|
Essay time!
Wordiness in licensing is a real problem. Here are the word counts of several common licenses:
| wordcount |
license |
| 60 |
wtfpl |
| 118 |
isc |
| 140 |
zlib |
| 167 |
mit |
| 190 |
unlicense |
| 207 |
bsd |
| 1055 |
cc0 |
| 1234 |
lgpl3 |
| 2487 |
gpl2 |
| 2699 |
cc-by |
| 3111 |
cc-by-sa |
| 4025 |
lgpl2.1 |
| 5174 |
agpl3 |
| 5209 |
gpl3 |
Personally, I use the ISC. It is short, permissive, and understandable: just a grant of permissions (first paragraph) and denial of warranty (second paragraph). MIT, zlib, et cetera are fine too—they’re in the same vein, just a bit wordier.
Copyright © 2014 John Doe <jdoe@example.com>
Permission to use, copy, modify, and distribute this software for any purpose with or without fee is hereby granted, provided that the above copyright notice and this permission notice appear in all copies.
The software is provided “as is” and the author disclaims all warranties with regard to this software including all implied warranties of merchantability and fitness.

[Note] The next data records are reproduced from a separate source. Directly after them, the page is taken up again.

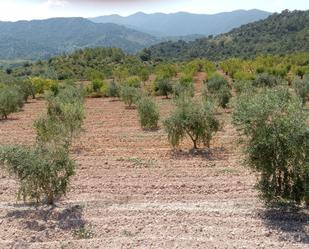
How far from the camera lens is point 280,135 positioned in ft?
47.1

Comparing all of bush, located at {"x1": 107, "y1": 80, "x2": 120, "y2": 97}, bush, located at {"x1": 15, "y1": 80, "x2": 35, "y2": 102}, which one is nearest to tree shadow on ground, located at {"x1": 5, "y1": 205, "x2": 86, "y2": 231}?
bush, located at {"x1": 15, "y1": 80, "x2": 35, "y2": 102}

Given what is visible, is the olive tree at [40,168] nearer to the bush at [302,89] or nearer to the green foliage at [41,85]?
the bush at [302,89]

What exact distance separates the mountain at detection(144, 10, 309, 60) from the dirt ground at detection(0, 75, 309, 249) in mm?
105741

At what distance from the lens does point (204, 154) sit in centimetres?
2389

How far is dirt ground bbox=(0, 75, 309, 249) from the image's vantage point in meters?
13.5

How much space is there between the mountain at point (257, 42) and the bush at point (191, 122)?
332 ft

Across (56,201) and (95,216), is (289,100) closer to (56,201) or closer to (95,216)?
(95,216)

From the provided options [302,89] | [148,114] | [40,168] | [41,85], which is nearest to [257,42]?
[41,85]

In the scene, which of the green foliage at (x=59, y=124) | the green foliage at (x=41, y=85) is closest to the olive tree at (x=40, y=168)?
the green foliage at (x=59, y=124)

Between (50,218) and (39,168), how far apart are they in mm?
1641

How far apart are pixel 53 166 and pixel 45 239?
102 inches

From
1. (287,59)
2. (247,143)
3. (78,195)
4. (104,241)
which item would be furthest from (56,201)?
(287,59)

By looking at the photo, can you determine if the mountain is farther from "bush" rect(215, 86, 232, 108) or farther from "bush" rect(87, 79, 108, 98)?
"bush" rect(215, 86, 232, 108)

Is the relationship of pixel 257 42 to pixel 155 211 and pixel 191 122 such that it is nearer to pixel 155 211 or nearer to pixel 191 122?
pixel 191 122
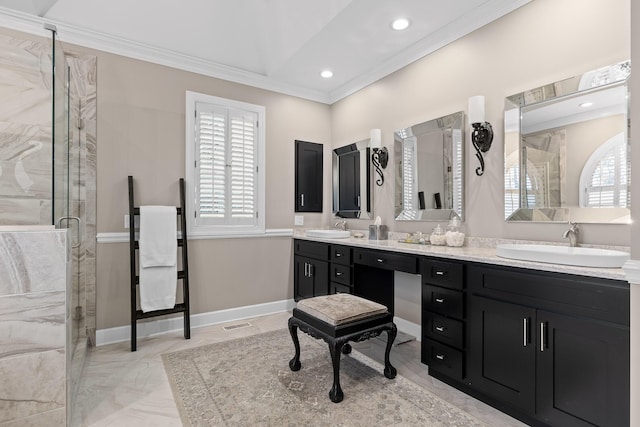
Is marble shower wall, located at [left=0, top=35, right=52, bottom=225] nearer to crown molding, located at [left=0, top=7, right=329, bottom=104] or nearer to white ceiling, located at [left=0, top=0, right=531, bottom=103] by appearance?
crown molding, located at [left=0, top=7, right=329, bottom=104]

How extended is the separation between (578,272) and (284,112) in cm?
325

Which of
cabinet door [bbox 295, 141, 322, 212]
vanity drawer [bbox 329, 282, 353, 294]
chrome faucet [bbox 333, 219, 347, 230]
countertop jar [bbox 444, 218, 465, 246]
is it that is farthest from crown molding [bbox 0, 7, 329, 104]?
countertop jar [bbox 444, 218, 465, 246]

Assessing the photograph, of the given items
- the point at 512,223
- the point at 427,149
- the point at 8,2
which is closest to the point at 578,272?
the point at 512,223

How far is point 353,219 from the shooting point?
12.6 ft

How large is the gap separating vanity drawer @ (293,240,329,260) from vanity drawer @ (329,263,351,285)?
167 millimetres

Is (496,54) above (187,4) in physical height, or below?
below

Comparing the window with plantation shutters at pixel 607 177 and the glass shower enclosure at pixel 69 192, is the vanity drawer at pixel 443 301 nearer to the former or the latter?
the window with plantation shutters at pixel 607 177

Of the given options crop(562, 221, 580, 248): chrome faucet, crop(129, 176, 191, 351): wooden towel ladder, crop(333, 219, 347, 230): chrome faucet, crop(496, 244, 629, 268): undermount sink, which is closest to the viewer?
crop(496, 244, 629, 268): undermount sink

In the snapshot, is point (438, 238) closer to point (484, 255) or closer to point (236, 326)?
point (484, 255)

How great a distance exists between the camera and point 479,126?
2447 mm

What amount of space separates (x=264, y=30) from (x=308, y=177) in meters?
1.66

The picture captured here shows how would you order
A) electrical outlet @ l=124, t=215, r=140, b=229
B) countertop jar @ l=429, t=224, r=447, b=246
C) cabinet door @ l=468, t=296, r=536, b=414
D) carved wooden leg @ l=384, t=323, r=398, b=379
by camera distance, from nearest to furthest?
cabinet door @ l=468, t=296, r=536, b=414, carved wooden leg @ l=384, t=323, r=398, b=379, countertop jar @ l=429, t=224, r=447, b=246, electrical outlet @ l=124, t=215, r=140, b=229

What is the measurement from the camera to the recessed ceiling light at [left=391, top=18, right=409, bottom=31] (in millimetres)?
2631

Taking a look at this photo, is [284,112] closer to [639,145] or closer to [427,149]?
[427,149]
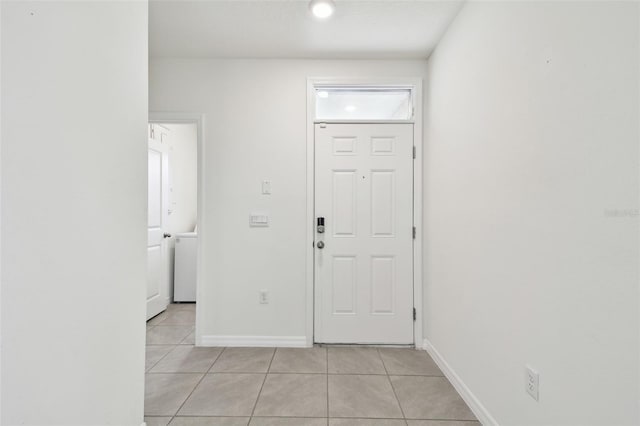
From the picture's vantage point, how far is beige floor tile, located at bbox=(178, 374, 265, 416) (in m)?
1.68

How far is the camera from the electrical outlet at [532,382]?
1195mm

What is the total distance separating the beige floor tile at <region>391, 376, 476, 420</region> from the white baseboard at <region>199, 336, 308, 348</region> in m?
0.89

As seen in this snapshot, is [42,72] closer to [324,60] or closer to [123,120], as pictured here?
[123,120]

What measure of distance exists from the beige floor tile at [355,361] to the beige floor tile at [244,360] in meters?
0.52

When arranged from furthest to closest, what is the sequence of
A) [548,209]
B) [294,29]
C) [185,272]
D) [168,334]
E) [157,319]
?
1. [185,272]
2. [157,319]
3. [168,334]
4. [294,29]
5. [548,209]

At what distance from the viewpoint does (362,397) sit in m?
1.81

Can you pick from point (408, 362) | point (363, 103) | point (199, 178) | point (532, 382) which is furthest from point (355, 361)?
point (363, 103)

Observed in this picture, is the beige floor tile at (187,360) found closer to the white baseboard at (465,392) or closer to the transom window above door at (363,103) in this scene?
the white baseboard at (465,392)

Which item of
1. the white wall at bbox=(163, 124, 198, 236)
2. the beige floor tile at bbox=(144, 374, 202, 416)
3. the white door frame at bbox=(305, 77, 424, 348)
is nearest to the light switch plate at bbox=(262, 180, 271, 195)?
the white door frame at bbox=(305, 77, 424, 348)

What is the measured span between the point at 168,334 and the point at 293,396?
5.29 feet

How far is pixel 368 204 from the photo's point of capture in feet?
8.38

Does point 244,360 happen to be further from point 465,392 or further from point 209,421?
point 465,392

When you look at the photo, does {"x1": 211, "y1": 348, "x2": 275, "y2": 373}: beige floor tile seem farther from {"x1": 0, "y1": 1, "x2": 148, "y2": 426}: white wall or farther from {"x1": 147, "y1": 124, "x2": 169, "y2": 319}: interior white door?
{"x1": 147, "y1": 124, "x2": 169, "y2": 319}: interior white door

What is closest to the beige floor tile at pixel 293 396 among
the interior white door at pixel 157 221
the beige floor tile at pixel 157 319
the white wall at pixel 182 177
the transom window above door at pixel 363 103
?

In no event shall the author be liable for any special, direct, indirect, or consequential damages or any damages whatsoever resulting from loss of use, data or profits, whether in an action of contract, negligence or other tortious action, arising out of or in connection with the use or performance of this software.
Compare this to the pages and pages of license and accompanying FAQ associated with the multiple versions of the GPL. Creative Commons has the same problem—at least they have human‐readable summaries, but the underlying legalese is long and complex.
The other problem with GPL‐alikes is that they’re incompatible with so many other free licenses. The GPL isn’t just incompatible with permissive licenses like ISC/BSD/MIT; it’s not just incompatible with other copyleft licenses like CDDL and Mozilla; it’s even incompatible with itself—version 2 and version 3 are not compatible!
This isn’t just a theoretical problem either:
- Samba and the Linux kernel both implement Windows filesharing, but can’t share any code because they use incompatible GPL versions.
- LibreCAD can’t use LibreDWG (a library for AutoCAD file formats) because they use incompatible versions of the GPL; last I heard, LibreCAD was having to reimplement their own DWG functionality from scratch.
All this with supposedly “free” code. This is the biggest reason I always release my projects under permissive, non‐GPL licenses.
In response to this whole “licensing is too complicated” thing, a lot of people are just putting their stuff online with no copyright attached, with the implicit suggestion that people do whatever they want with it. Or they put a cute little statement like “This isn’t worth copyrighting, so I’m making this available for anyone to use for free.” I understand the desire, but please don’t do this! In most countries today (including USA and the EU), everything is copyrighted by default. Just releasing the source isn’t enough, because even if you do that, legally nobody has the right to modify the code, and nobody has the right to share changes, until the copyright holder explicitly grants that right. Yes, it sucks to have to do that—but it’s the world we live in today. At least put in something like WTFPL or ISC. People who don’t care about copyright will use your code anyway, but this way people who want or need to be careful about legality will be able to use it too.
tl;dr: Don’t just put the source online. Use WTFPL or ISC.